No obstante, insiste a lo largo de la charla en la idea de que “el cuerpo le pasó factura”: el guardarse los dolores, el no hablar ni escribir lo que atraviesa el corazón, se termina somatizando de alguna forma. Es justamente la razón por la que una onomatopeya nombra al libro: “No quiero entrar en una narrativa new age, pero si uno se piensa en términos de energía, que no pueda soltar algo, porque no estaba pudiendo hacerlo a través de la escritura, dije: ‘quiero tomar clases de danza’ y el día en el que me quiebro un pie, que es un poco el detonante del libro. Es el día en que me llama mi abuela y me dijo que mi padre va a llegar en 48 horas al país. El quebrar del pie también conecta con otro tipo de rupturas, rupturas más simbólicas, vinculares (…), porque la producción intelectual se hace por el cuerpo, es física también”.
Ante una pregunta del público acerca de qué críticas ideológicas le quedaron sobre la militancia de su padre, recupera una frase de Fabián Casas: “Todo lo que se pudre forma una familia”, pero rápido se arrepiente: “realmente no pienso eso”. Porque asume que su padre era muy joven y no se puede hacer leña del árbol caído, pero sí advierte que le quedó algún escepticismo: “pienso que si uno quiere hacer historia en mayúscula, quedar en el bronce, bueno, no tengas hijos. Pero también entiendo que uno le pide a la militancia unos pergaminos morales y después no se los pide a un montón de otra gente”.
Como una de las cronistas más destacadas del último tiempo, no podían faltar las preguntas del público acerca del estado de la crónica latinoamericana actual. Licitra confiesa que siempre sintió que había un desplazamiento de la crítica al pensar que el problema estaba en el uso del yo, de la primera persona, cuando “hay textos en tercera persona que son profundamente narcisistas”. Más bien, se trata de una forma narrativa que debe poder justificarse. Su diagnóstico es certero a la hora de señalar que cuestiones sí le parecen alarmantes, como la vaguedad investigativa: ”La crónica tuvo algún problema cuando se suplió la falta de investigación con buena muñeca para escribir, gente que más o menos hacía buenos dibujos escribiendo, y reemplazaba con esas facilidades el hecho de no haberse levantado demasiado de la silla”.
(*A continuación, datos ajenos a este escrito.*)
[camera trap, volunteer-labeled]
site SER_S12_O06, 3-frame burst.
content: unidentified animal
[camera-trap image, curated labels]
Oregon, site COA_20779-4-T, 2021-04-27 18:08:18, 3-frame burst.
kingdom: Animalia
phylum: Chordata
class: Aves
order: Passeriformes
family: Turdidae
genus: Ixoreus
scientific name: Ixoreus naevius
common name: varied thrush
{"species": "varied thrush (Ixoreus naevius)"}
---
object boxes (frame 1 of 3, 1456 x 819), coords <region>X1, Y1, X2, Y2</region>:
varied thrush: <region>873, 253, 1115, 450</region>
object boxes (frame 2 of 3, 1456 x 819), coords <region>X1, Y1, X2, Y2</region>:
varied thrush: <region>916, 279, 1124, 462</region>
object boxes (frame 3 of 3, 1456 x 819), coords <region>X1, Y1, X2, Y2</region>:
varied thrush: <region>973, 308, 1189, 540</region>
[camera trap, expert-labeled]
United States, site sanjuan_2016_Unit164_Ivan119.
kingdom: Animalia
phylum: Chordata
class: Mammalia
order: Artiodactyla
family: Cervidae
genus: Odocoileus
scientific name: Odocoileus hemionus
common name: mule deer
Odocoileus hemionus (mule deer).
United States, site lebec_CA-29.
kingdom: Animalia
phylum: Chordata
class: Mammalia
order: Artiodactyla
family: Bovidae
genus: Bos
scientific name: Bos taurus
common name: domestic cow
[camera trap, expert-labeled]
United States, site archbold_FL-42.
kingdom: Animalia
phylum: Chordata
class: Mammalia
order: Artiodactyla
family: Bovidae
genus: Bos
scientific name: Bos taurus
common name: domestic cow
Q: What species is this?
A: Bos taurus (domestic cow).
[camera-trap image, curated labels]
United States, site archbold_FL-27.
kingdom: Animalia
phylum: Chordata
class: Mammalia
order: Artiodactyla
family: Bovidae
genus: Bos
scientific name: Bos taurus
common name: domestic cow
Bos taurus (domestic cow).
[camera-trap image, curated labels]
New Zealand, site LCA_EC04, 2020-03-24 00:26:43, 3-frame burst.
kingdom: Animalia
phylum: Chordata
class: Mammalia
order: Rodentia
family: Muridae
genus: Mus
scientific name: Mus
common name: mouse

La gente la aplaude largo y tendido, con una carpa casi llena a pesar del ruido constante del escenario contiguo. Por una hora, Licitra embebe a un público que conecta con la temática y su vulnerabilidad en muchos casos sin siquiera haber ojeado el libro. Quienes sí lo leyeron y se animan a preguntar, lo caracterizan como “adictivo” y “conmovedor” para los que tienen silencios escondidos en la familia. En 150 páginas, exorciza los sentimientos enterrados y se devuelve a esa literatura que no es fácil de escribir, que no tiene un proceso agradable y que hace arder el pecho con cada palabra. Literatura necesaria, dice ella, para “poder ubicarse en otro lugar y poder ver mejor”. Quizás también sea una manera de buscar ecos donde ya no parece quedar diálogo posible.